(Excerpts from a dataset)
Start of Block
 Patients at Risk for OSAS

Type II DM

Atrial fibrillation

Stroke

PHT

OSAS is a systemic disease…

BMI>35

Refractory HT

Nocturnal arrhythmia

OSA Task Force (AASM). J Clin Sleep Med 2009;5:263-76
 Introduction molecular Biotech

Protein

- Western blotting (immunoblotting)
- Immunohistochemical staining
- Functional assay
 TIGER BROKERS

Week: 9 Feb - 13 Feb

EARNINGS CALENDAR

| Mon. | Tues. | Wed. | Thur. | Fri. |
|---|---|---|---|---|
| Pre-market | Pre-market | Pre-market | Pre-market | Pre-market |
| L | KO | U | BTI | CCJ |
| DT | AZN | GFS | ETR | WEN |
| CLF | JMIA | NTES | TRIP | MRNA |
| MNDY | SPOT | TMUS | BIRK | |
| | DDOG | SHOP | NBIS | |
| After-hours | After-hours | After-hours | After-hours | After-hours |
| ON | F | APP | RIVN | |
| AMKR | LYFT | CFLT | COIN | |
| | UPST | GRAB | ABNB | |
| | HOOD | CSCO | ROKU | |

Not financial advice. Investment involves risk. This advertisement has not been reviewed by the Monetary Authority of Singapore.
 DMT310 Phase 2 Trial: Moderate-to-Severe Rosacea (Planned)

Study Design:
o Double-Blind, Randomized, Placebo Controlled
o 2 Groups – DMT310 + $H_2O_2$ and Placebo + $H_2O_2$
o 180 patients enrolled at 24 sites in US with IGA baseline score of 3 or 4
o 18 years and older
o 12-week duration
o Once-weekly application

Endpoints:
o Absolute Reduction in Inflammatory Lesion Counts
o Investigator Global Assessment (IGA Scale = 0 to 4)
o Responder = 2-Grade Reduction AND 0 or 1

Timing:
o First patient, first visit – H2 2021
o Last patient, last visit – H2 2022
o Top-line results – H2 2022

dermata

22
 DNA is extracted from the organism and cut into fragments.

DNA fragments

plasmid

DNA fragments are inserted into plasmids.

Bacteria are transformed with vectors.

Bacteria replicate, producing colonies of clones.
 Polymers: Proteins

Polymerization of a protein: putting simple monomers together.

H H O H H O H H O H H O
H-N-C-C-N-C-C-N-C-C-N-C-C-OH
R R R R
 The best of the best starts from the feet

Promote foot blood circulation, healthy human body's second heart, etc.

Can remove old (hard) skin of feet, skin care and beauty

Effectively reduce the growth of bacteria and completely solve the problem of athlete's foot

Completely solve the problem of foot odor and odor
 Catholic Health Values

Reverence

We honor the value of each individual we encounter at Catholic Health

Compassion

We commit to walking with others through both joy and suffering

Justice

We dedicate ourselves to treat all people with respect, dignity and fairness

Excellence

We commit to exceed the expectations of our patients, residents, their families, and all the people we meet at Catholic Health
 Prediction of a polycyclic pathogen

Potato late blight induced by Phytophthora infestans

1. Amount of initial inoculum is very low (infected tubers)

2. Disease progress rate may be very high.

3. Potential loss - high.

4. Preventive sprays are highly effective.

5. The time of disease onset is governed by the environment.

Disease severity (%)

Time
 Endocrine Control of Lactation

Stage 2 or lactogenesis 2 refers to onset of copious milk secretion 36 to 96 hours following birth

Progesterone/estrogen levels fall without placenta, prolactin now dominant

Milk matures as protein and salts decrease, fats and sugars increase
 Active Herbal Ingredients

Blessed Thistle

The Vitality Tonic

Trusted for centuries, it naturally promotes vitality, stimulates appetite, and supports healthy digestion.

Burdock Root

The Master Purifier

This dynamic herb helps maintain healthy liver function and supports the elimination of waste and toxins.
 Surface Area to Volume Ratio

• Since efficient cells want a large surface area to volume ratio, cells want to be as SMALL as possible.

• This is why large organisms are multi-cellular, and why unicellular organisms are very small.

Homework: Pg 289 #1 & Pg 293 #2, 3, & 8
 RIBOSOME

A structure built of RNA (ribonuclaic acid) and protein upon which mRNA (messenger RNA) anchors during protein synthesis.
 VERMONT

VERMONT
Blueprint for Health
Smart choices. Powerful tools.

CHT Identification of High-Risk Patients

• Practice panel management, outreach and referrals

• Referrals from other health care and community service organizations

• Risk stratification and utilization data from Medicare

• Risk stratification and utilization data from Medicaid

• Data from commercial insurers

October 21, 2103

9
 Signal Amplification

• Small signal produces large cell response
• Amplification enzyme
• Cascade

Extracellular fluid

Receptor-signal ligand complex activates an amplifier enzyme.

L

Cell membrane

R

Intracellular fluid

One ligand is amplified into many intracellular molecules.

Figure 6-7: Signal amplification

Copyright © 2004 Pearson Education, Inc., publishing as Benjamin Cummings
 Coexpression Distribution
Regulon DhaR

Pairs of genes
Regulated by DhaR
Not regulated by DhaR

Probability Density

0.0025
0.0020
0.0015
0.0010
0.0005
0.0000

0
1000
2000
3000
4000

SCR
End of Block
Instructions for the task
Copy out exactly the lines from the one containing "Intracellular fluid" through the last line above, keeping both end lines.

Output below
Intracellular fluid

One ligand is amplified into many intracellular molecules.

Figure 6-7: Signal amplification

Copyright © 2004 Pearson Education, Inc., publishing as Benjamin Cummings
 Coexpression Distribution
Regulon DhaR

Pairs of genes
Regulated by DhaR
Not regulated by DhaR

Probability Density

0.0025
0.0020
0.0015
0.0010
0.0005
0.0000

0
1000
2000
3000
4000

SCR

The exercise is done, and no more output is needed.